→ **ASSIGNED TASK 1**: Name each institution or company mentioned in the Alzheimer's research post below, leaving out social media platforms.
→ **ASSIGNED TASK 2**: Check each statement against the Alzheimer's research post below and mark it yes or no, quoting the words that settle it: (a) The Facebook chat is set for January 20, 2015. (b) The labs that bioengineered stem cells into neurons are in Switzerland. (c) Roche's method attaches the drug to a protein that naturally crosses the blood-brain barrier.
→ **ASSIGNED TASK 3**: Please transcribe the passage of the Alzheimer's research post below, starting with "By Bryan Jenkins, OBI" and going on through "January 20, 2015.".

Segment Start: QUOTED PASSAGE

By Bryan Jenkins, OBI Intern, Research Programs
At the end of 2014, many of us – with the help of certain social media websites – were reflecting upon the past year of our lives. It was a big year for neuroscience and brain health, following from our proclaimed ‘Year of the Brain’. In this post for Alzheimer’s Awareness month we will reflect upon some of the most influential discoveries of 2014 related to Alzheimer’s research, and from this assess the current and future state of this ever-progressing field. If you’re interested in learning more about Alzheimer’s disease, tune in to the Facebook chat we are hosting with the Ontario Science Centre from 12:00-1:00 pm on January 20, 2015.
This past year, Roche Pharmaceuticals announced that they have developed a method to bring larger drugs – including many that target damage associated with Alzheimer’s disease – into the brain through the blood brain barrier: A network of blood vessels that regulates the flow of chemicals into and out of the brain. This barrier may be likened to a sentry standing guard against invaders. However, helpful drug compounds may be seen as potential invaders and thus a paradox exists. While this barrier is there to keep the brain healthy, it may also prevent modern medicine from working. For this novel technique, scientists attached their drug of choice to a protein that naturally crosses the blood-brain-barrier, and were happy to report that their experimental drug was transported into the brain and had beneficial effects. Although successful treatment still depends on the effectiveness of the drug used, this new delivery method pioneered by Roche has provided a simple way around a common problem in clinical drug trials.
2014 saw the pharmaceutical industry abuzz with a variety of clinical trials for therapeutic compounds, all at different stages of testing. One discovery in the race to find a treatment for Alzheimer’s disease was the announcement that collaborating labs in Sweden have bioengineered stem cells to become neurons. Not really all that new, you say? Well, these cells have the EXACT same degeneration as that seen in Alzheimer’s disease. This discovery will allow for a variety of experimental Alzheimer’s drugs and drugs already on the market to be tested with ease.

Segment End: QUOTED PASSAGE
Segment Start: INPUT DATA

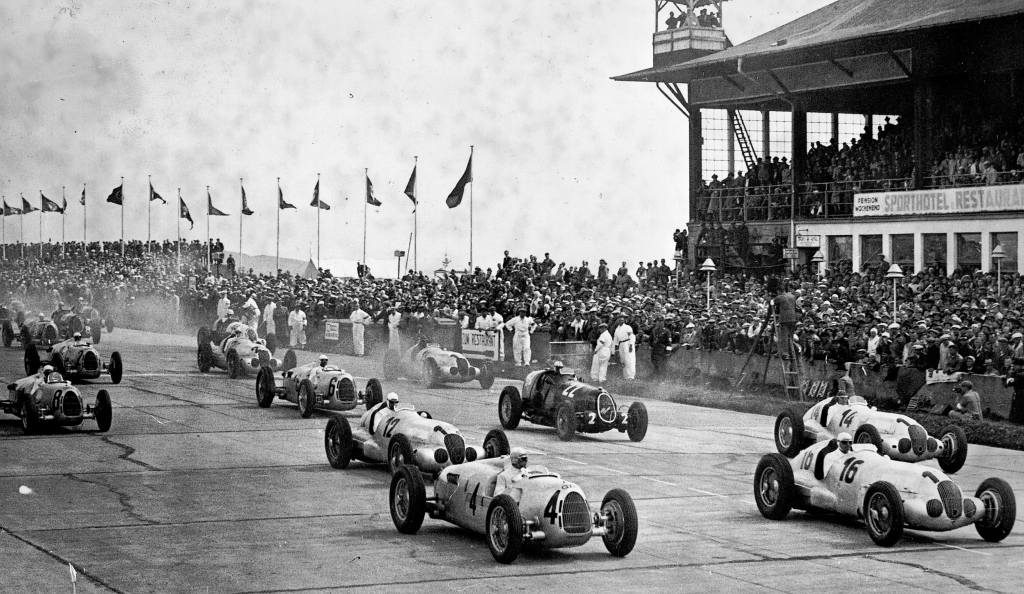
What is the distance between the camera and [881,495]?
14.6 m

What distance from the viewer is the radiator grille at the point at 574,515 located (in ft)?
44.2

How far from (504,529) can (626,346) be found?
20705mm

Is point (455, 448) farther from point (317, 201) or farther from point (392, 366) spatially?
point (317, 201)

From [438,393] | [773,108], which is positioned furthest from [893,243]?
[438,393]

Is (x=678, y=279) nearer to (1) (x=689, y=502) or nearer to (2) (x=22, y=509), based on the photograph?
(1) (x=689, y=502)

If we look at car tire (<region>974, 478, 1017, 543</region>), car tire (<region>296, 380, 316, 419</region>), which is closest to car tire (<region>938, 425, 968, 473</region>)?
car tire (<region>974, 478, 1017, 543</region>)

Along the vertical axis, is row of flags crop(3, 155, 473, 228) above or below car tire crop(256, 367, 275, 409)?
above

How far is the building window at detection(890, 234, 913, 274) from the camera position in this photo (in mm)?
40656

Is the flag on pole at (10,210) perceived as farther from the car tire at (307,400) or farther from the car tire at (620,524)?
the car tire at (620,524)

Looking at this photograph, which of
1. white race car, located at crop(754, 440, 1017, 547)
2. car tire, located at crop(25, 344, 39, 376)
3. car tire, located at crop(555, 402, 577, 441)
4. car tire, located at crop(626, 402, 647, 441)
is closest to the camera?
white race car, located at crop(754, 440, 1017, 547)

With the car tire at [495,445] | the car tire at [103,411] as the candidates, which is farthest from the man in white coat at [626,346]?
the car tire at [495,445]

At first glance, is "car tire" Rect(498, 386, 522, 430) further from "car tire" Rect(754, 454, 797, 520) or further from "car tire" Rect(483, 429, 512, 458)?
"car tire" Rect(754, 454, 797, 520)

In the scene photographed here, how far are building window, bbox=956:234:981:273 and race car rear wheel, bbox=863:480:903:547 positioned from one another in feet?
82.9

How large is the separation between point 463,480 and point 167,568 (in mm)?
3350
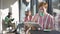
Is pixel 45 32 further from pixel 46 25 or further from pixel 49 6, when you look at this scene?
pixel 49 6

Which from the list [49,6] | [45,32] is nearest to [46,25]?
[45,32]

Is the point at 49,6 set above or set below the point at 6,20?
above

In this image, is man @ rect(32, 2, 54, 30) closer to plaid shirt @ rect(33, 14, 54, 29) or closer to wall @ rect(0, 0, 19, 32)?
plaid shirt @ rect(33, 14, 54, 29)

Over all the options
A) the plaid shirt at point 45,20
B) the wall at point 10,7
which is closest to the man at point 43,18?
the plaid shirt at point 45,20

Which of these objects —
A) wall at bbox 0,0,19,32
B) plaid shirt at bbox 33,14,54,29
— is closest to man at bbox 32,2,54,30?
plaid shirt at bbox 33,14,54,29

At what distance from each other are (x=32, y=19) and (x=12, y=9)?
197 mm

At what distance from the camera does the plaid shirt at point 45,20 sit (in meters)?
0.91

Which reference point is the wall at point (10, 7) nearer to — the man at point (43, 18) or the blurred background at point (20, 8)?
the blurred background at point (20, 8)

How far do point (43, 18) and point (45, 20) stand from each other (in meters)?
0.02

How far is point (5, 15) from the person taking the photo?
96 cm

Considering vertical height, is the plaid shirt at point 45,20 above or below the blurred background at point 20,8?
below

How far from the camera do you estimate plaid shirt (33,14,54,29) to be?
91 centimetres

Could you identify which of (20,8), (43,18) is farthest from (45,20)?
(20,8)

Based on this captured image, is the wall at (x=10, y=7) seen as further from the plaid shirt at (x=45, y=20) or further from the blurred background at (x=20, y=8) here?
the plaid shirt at (x=45, y=20)
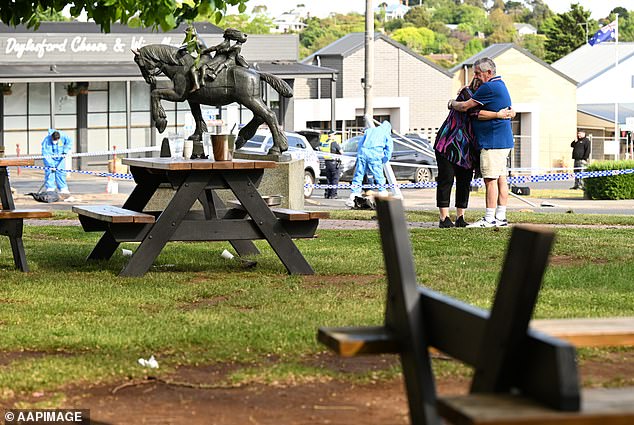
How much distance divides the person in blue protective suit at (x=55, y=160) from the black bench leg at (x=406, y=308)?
22039mm

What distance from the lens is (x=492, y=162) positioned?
12859 millimetres

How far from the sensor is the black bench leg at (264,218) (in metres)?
9.00

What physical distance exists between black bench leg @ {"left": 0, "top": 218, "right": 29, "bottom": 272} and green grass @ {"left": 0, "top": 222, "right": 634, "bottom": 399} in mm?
113

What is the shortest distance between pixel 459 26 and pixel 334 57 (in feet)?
477

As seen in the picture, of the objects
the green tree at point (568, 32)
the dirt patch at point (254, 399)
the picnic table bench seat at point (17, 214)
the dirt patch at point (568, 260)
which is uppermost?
the green tree at point (568, 32)

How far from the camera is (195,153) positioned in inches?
388

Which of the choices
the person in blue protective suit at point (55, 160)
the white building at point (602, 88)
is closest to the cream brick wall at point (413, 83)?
the white building at point (602, 88)

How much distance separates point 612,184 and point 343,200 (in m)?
5.77

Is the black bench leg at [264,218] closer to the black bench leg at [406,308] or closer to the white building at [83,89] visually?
the black bench leg at [406,308]

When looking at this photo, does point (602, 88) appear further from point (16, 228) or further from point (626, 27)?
point (626, 27)

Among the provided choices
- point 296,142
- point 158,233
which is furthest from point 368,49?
point 158,233

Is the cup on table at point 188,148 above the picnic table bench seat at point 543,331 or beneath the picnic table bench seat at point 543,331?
above

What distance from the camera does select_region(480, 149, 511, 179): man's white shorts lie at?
12.9m

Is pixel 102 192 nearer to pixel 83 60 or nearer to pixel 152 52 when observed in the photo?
pixel 83 60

Segment End: INPUT DATA

→ **EXERCISE RESULT 1**:
OBI
Roche Pharmaceuticals
Ontario Science Centre

→ **EXERCISE RESULT 2**:
(a) Yes: "from 12:00-1:00 pm on January 20, 2015"
(b) No: "collaborating labs in Sweden have bioengineered stem cells to become neurons"
(c) Yes: "attached their drug of choice to a protein that naturally crosses the blood-brain-barrier"

→ **EXERCISE RESULT 3**:
By Bryan Jenkins, OBI Intern, Research Programs
At the end of 2014, many of us – with the help of certain social media websites – were reflecting upon the past year of our lives. It was a big year for neuroscience and brain health, following from our proclaimed ‘Year of the Brain’. In this post for Alzheimer’s Awareness month we will reflect upon some of the most influential discoveries of 2014 related to Alzheimer’s research, and from this assess the current and future state of this ever-progressing field. If you’re interested in learning more about Alzheimer’s disease, tune in to the Facebook chat we are hosting with the Ontario Science Centre from 12:00-1:00 pm on January 20, 2015.